Copping the Best Film was Tugbang sa mga Buhat (literally, “As to Deeds,” which alludes to a gruesome act in the film). The film directed by Hiro Saint Joshua Apus documents the life of a man who assists women in child deliveries in a remote village. Dodong has a wife who is pregnant. Unknown to the wife, the husband also does abortion. Gripping, the story is well constructed, using old literary devices like foreboding and, in the absence of long dialogues, the film subsists on darkening horizons and a house bereft of lights. The realism of the performance was such that I had to ask the organizers whether the lead actors as well as the supporting ones were “actors” or residents of that remote barangay. You could almost smell the unwashed clothes of the pregnant woman and the husband and the dank, damp scent of the forest with ponds and streams black and stagnant. That was how realistic the look of the film was.
Then I was told the lead actors were played by Louie Logronio and Abby Gale Masambo-Bantayan, two government employees connected with the Tourism Council of Nabunturan, in Compostela Valley. Both were judged Best Actor and Best Actress, respectively. The next question was the location: where did they find such a desolate, distant place? Having been to Nabunturan, I was informed that the area was just near the town itself.

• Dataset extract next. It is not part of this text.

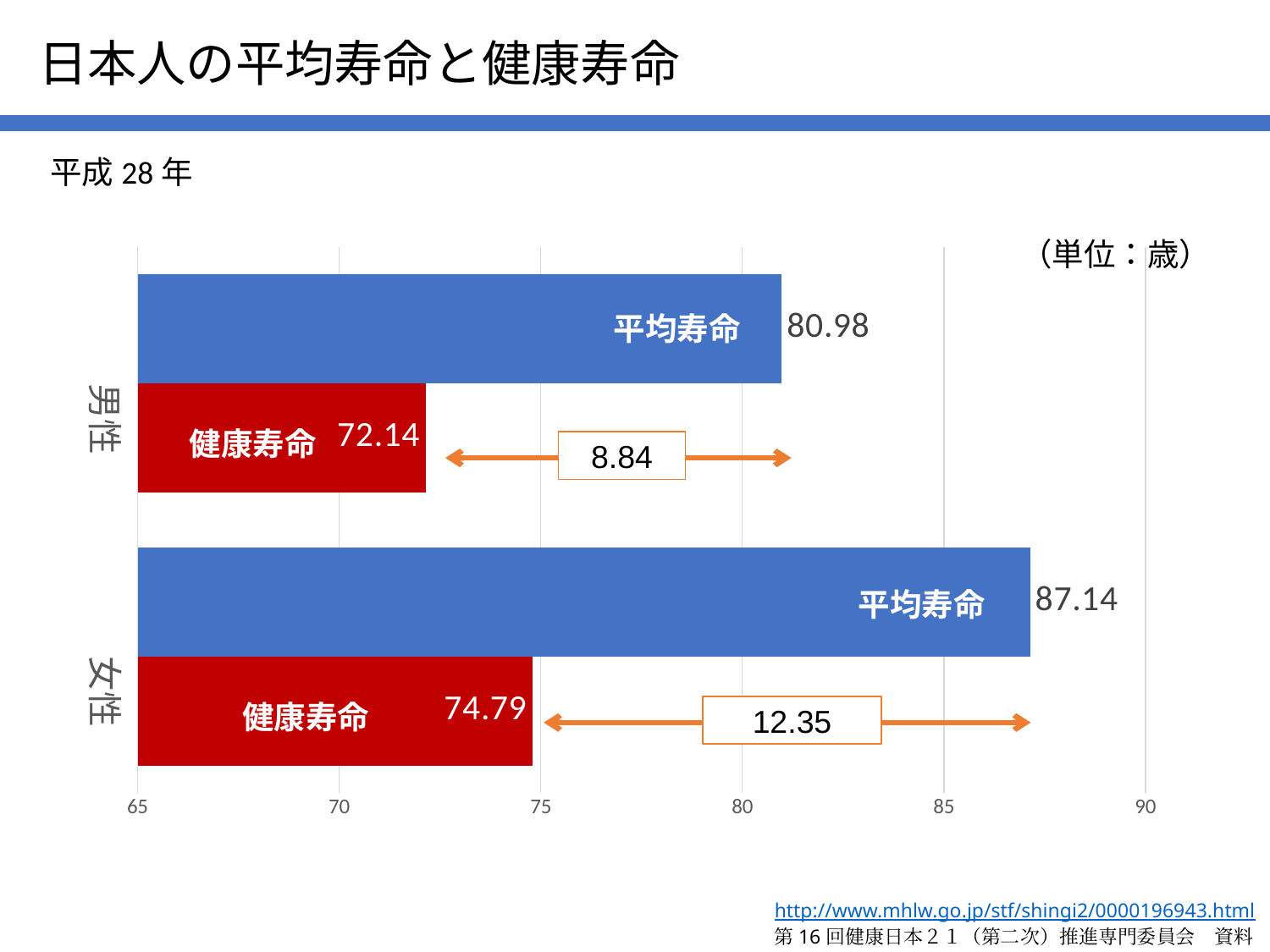
What unit is indicated for the values in the chart? 歳 Which group has the higher 平均寿命, 男性 or 女性? 女性 What is the difference between 平均寿命 and 健康寿命 for 男性? 8.84 Which of the four plotted values is the highest? 女性 平均寿命 (87.14) What is the 平均寿命 (average life expectancy) value for 男性 (men)? 80.98 What is the 平均寿命 value for 女性? 87.14 What is the difference between 平均寿命 and 健康寿命 for 女性? 12.35 What is the 健康寿命 (healthy life expectancy) value for 女性 (women)? 74.79 Which of the four plotted values is the lowest? 男性 健康寿命 (72.14) What kind of chart is shown on the slide? bar chart What is the 健康寿命 value for 男性? 72.14 Is the 健康寿命 value for 女性 greater or less than 75? less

Buhi, where the second film festival had me as Chair of the Jurors, has always been described as an “interior” town. The inhabitants of the place prided themselves in that interiority and isolation. Imagined as it may be (there are now other routes by which one can reach the town), the lakeshore town with its piquant language has the right to that claim of singularity. That distinction is theirs to embrace; it makes their work—the films—magical. I should know: Buhi is the hometown of my father and it is part of me.

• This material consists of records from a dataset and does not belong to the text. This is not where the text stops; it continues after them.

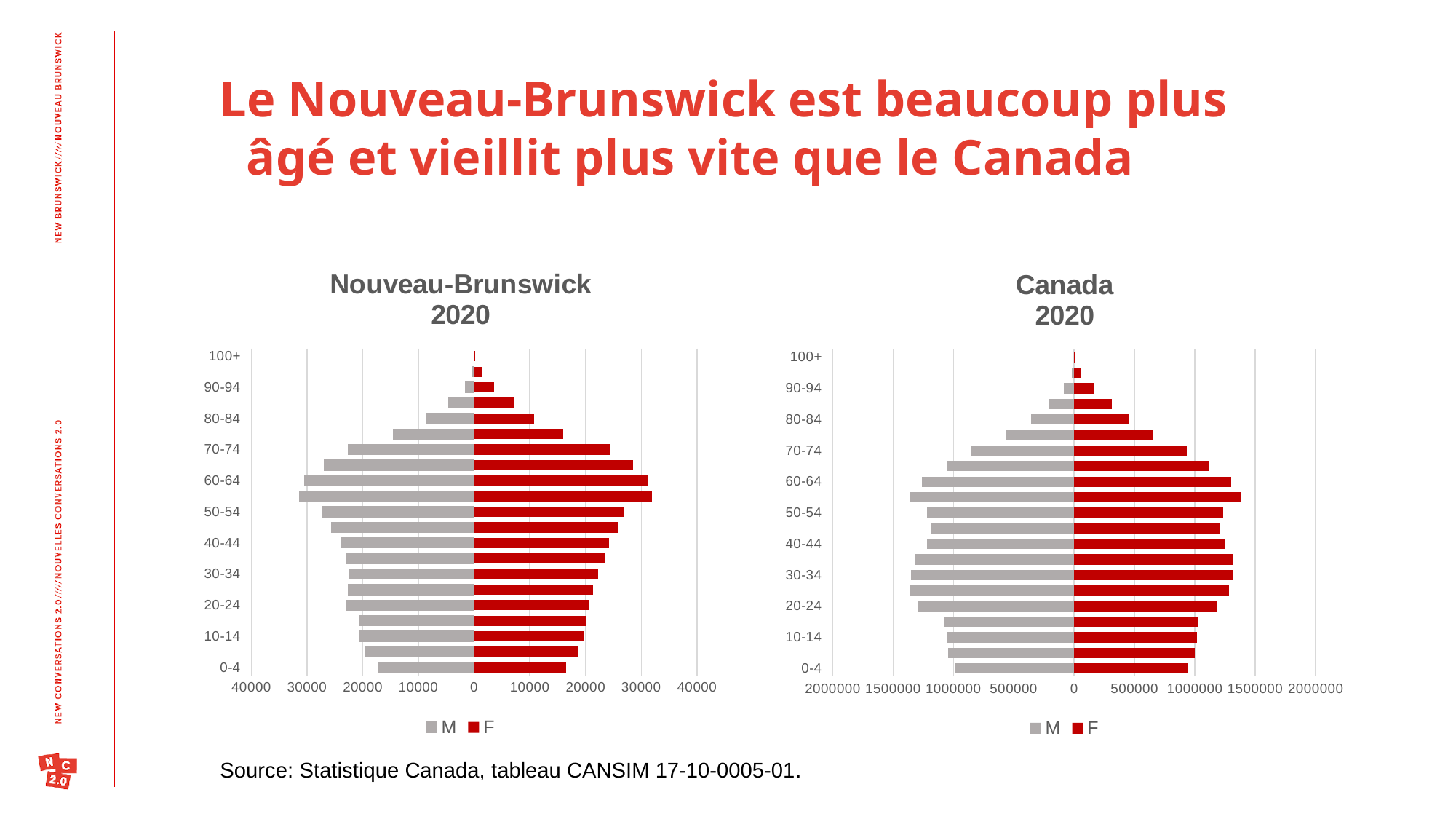
What kind of chart is the Nouveau-Brunswick 2020 chart? bar chart On the Nouveau-Brunswick 2020 chart, is the F value for the 70-74 age group greater or less than 20000? greater On the Canada 2020 chart, is the M value for the 80-84 age group greater or less than 500000? less On the Canada 2020 chart, which M bar is longer: 20-24 or 80-84? 20-24 On the Canada 2020 chart, is the M value for the 70-74 age group greater or less than 1000000? less On the Nouveau-Brunswick 2020 chart, which colour represents the F series? red On the Nouveau-Brunswick 2020 chart, which F bar is longer: 60-64 or 0-4? 60-64 How many series does the legend of the Canada 2020 chart list? 2 What are the two legend entries on the Nouveau-Brunswick 2020 chart? M and F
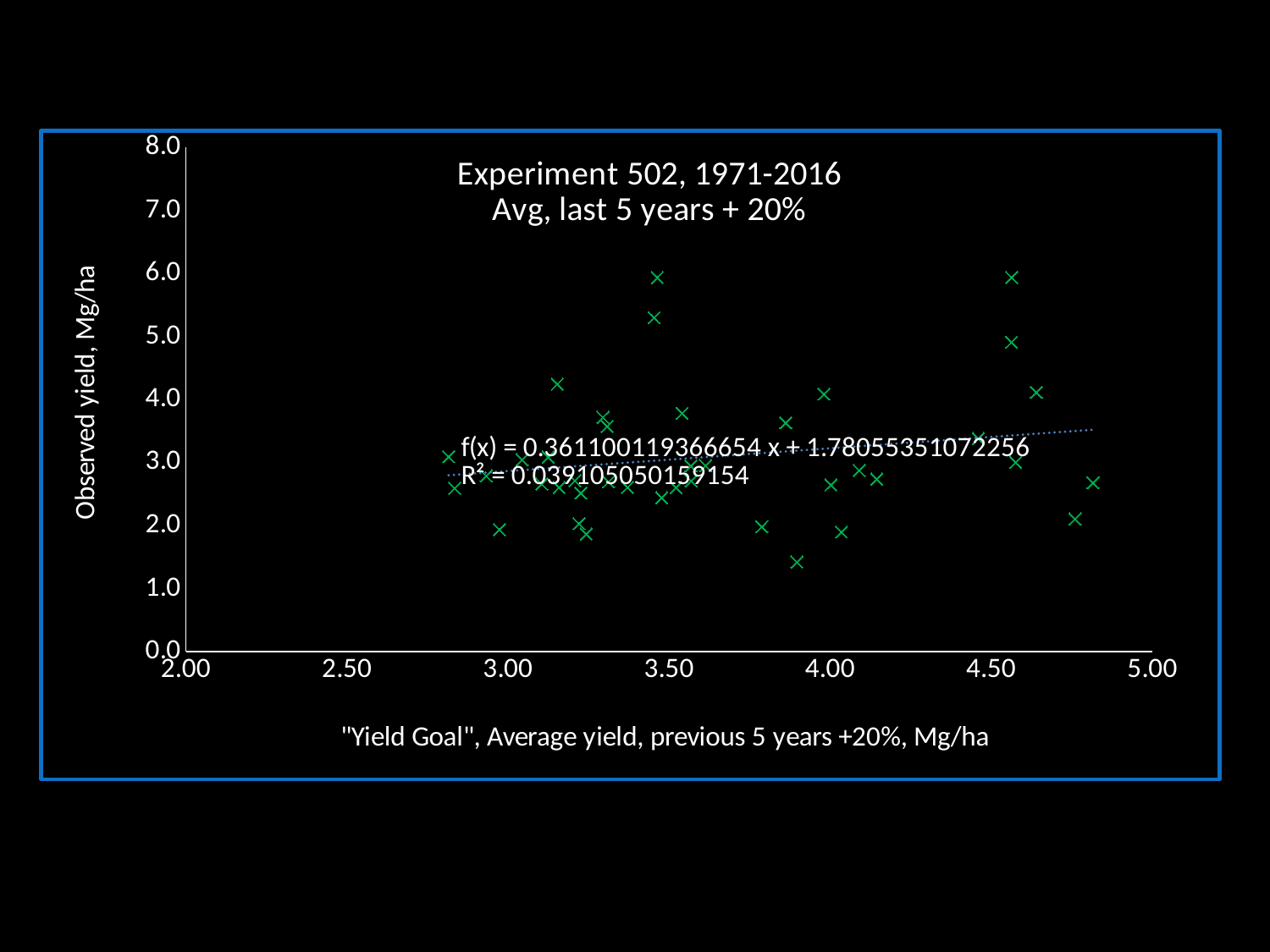
What is the intercept of the trendline equation printed on the chart? 1.78055351072256 What kind of chart is shown on the slide? scatter chart What is the slope of the trendline equation printed on the chart? 0.361100119366654 What is the title of the chart? Experiment 502, 1971-2016 Avg, last 5 years + 20% Is the highest observed yield plotted on the chart greater or less than 5.0? greater What is the label of the vertical axis? Observed yield, Mg/ha What R² value is printed on the chart? 0.039105050159154 Is the R² value printed on the chart greater or less than 0.1? less What is the lowest value shown on the horizontal axis? 2.00 Does the trendline rise or fall as the yield goal increases along the x axis? rises Is the lowest observed yield plotted on the chart greater or less than 2.0? less What is the highest value shown on the vertical axis? 8.0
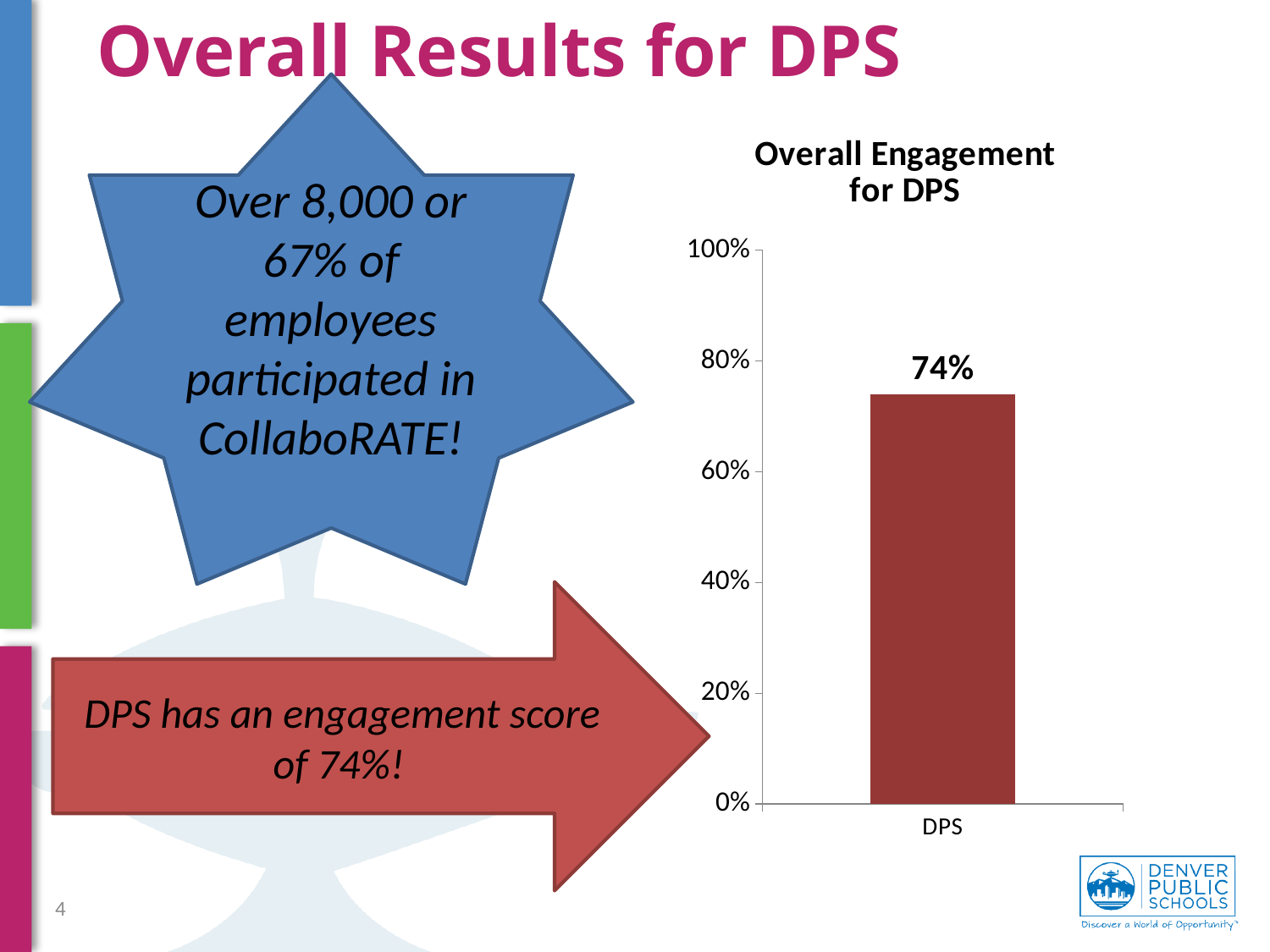
How many bars are plotted in the chart? 1 What is the highest value shown on the vertical axis of the chart? 100% What is the value for DPS in the Overall Engagement for DPS chart? 74% What is the category label on the x axis of the chart? DPS Is the value for DPS greater or less than 60%? greater Is the value for DPS greater or less than 80%? less What kind of chart is shown on the slide? bar chart What is the title of the chart? Overall Engagement for DPS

Three short films stood out in the competition: Asog (referring to the mountain that looms over the town, which is also the name given to pre-Spanish male shamans who dressed as women), Ing-ing (Whispers), and Lindeng (Shade, as of a tree).
Asog, directed by Jay Ramon Arroyo, looks into the sensitive issue of incest and male abuse. At the center of the story are the siblings—one is a girl and the other is a transwoman. In the film, the lake becomes a dark element from which the two would escape. It is significant to note how the LGBTQIA+ voices are alive among the youth of this town and in this film, compelling with the gritty performance of the lead actor/actress, Carl Anthony (Camarla) Gabalfin.
Ing-ing and Lindeng alert us to what bothers our young men and women. In Ing-ing, the young man hears voices and he does not know what to do with them. He feels alone and, in gracefully edited scenes, he ends up in spaces that are not within his control. The film was given a Special Mention certificate.
Lindeng is also about voices, and the shadows that haunt this young man. The terrifying thing is that he is conscious of the shifts in his behavior. He shares this one day to his friend who listens and never judges him. Confident with his narrative, the director relies on the traditional framing of the faces of these two friends whose candor also made them vulnerable.
Amid the brooding point-of-view often adopted by young filmmakers, the director and scriptwriter of Lindeng dared to take the less popular stand of how the young do possess human agency, and that they can act on their fate. The lead, Angelo Espiritu, and the supporting actor, Jose Dominic Gabalfin, were both declared the best in their category. Declared Best Director was John Mark Laguardia who directed Lindeng.
Ely was voted online as the People’s Choice.
The Nakabuhi Short Film Festival is a project of Project Susog, in collaboration with Savage Mind: Arts, Books, Cinema, Kamarin Art Gallery, Fundacion Luis Cabalquinto, and the Local Government Unit of Buhi, led by Mayor Margie Moran-Aguinillo.